CHARLESTON, W.Va. - More than seven out of 10 West Virginia retirees put in for early Social Security, but experts say you can get a big boost to those monthly checks by waiting as long as you can.

You can claim Social Security as early as age 62. But Kristen Arnold, an income security policy analyst for the National Academy of Social Insurance, said you can raise your monthly benefit amount by waiting until age 70. She said it could mean 76 percent higher benefit checks - for the rest of their lives.

"If you're working, you don't have to take Social Security," she said. "You can wait, and for each year you wait, your monthly benefits will increase by 8 percent - and that monthly increase in benefits lasts for as long as you live."

According to federal figures, West Virginia has one of the highest rates of reliance on Social Security in the nation. According to the West Virginia Center on Budget and Policy, the state's boom-and-bust economy and older demographics mean Social Security is the sole source of income for many seniors.

Arnold stressed that if you have to take Social Security early to make ends meet, you should go ahead. There is very little danger that the program will go broke in the foreseeable future, she said.
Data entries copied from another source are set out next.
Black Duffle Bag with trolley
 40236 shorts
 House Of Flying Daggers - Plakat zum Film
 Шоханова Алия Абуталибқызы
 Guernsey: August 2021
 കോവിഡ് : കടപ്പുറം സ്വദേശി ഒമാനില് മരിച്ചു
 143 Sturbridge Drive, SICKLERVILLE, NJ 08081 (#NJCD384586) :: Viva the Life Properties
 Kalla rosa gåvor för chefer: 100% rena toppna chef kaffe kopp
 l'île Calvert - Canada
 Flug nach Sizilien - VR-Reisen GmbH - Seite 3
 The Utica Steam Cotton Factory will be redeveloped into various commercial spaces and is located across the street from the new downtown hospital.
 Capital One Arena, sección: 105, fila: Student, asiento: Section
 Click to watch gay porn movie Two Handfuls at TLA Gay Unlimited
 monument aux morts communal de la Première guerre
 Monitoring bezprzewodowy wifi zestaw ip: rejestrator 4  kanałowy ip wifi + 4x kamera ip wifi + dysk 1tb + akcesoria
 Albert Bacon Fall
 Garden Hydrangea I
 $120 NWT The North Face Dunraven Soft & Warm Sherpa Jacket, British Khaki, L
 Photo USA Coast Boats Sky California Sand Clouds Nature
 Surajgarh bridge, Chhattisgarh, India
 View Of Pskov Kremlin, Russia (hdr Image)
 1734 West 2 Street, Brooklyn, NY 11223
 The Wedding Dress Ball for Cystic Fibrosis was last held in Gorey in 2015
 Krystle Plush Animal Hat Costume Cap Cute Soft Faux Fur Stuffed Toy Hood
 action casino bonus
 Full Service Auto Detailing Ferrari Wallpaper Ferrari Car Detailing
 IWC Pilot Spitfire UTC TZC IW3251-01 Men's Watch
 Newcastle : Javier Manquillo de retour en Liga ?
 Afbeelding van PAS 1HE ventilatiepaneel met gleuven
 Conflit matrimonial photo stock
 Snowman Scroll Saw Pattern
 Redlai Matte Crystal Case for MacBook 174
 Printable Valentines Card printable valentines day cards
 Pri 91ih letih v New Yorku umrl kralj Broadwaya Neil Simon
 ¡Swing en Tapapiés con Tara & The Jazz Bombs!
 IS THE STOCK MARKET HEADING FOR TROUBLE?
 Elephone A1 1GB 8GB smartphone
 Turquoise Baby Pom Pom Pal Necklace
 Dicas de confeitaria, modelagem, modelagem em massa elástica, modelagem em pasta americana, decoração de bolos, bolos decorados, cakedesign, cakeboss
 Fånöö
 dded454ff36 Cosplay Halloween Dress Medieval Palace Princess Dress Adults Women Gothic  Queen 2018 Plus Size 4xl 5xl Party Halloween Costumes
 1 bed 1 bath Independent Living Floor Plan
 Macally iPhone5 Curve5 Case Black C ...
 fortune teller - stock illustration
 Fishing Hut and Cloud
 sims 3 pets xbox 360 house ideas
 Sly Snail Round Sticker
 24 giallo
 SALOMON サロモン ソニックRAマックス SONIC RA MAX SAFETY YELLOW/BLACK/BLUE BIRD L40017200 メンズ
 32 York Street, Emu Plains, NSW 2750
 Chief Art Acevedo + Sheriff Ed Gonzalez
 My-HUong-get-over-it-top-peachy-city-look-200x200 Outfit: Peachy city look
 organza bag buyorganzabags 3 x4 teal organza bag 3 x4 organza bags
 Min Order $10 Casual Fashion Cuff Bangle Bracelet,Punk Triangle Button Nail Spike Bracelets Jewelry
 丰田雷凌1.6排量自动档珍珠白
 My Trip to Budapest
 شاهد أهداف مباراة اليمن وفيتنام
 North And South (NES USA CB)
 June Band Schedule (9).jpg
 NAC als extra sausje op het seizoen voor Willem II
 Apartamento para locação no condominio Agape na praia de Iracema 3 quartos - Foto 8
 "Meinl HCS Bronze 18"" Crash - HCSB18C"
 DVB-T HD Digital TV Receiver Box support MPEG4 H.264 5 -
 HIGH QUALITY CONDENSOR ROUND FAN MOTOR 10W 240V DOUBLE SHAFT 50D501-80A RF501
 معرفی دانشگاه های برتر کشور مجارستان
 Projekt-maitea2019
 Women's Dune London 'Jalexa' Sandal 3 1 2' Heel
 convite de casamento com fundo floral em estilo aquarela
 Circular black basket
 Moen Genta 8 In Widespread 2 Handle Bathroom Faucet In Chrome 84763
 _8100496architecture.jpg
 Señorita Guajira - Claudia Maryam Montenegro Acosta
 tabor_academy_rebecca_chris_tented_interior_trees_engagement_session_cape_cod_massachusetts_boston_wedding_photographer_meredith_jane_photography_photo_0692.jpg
But Arnold said too many West Virginia seniors are cheating themselves out of more income by not waiting to apply for their benefits.

"More than 70 percent of beneficiaries in West Virginia are receiving reduced monthly benefits due to early claiming," she said.

If you were born after 1943, full Social Security benefits don't kick in until age 66 or 67. However, Arnold said, the additional benefits build up all the way up to age 70.

More information is online at nasi.org.